- Quoted text -
################

# Non Parametric Models  

Parametric
- Gaussian distribution is determenined by mean and covariance matrix parameters


Non Parametric
- No pre specified shape of the distribution
    - KDE
    - Histogram

KDE can capture where you have bi-modal data, vs Gaussian will only return one mode


### Parametric Models

Can be described by a fixed number of parameters

- Discrete
    - Bernoulli distribution
    - One parameter, $\theta \in [0, 1]$, which generate a family of models
- Continuous
    - Gaussian distribution
        - $(\mu, \sigma)$
- Probabilistic graph models
    - Probability relationship between variables
    - Dependence of these random variables

### Non Parametric Models

- Smooth density pdf

- Histogram
- KDE

Non parametric does NOT mean there are no parameters
- Can not be described by a fixed number of parameters
    - Multivariate gaussian has fixed params
    - Non-param model, we don’t want to fix the parameters
        - The degree of freedom are not fixed
        - Models are quite flexible


## MLE

Simple and has good statistical properties. 

Data $D = {x^1, x^2, .. x^n}$ for iid from some unknown distribution $P^{*}(x)$

- iid means drawn from the same distribution as well

Want to fit the data with a model $P(x|\theta)$

$\hat\theta = argmax_{\theta} log P(D|\theta)$
$= argmax_{\theta} log \prod_{i=1}^{m} P(x^i|\theta)$

You want to find the probabilkity of your data being maxed. 
The product of their distibution 


use the log, so the product becomes the sum of the log.

################

- Data entries -
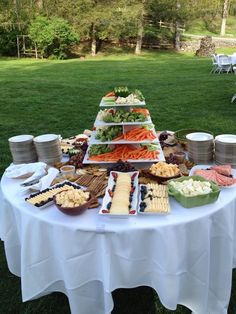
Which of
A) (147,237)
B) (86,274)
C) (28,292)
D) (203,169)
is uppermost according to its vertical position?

################

- Required tasks -
(A) From the notes on parametric and non-parametric models, quote the passage starting at "Want to fit" and ending at "data being maxed.".
(B) In the notes on parametric and non-parametric models, list the top-level bullet items under the heading "Parametric Models".

- Solutions below -
(A)
Want to fit the data with a model $P(x|\theta)$

$\hat\theta = argmax_{\theta} log P(D|\theta)$
$= argmax_{\theta} log \prod_{i=1}^{m} P(x^i|\theta)$

You want to find the probabilkity of your data being maxed.

(B)
- Discrete
- Continuous
- Probabilistic graph models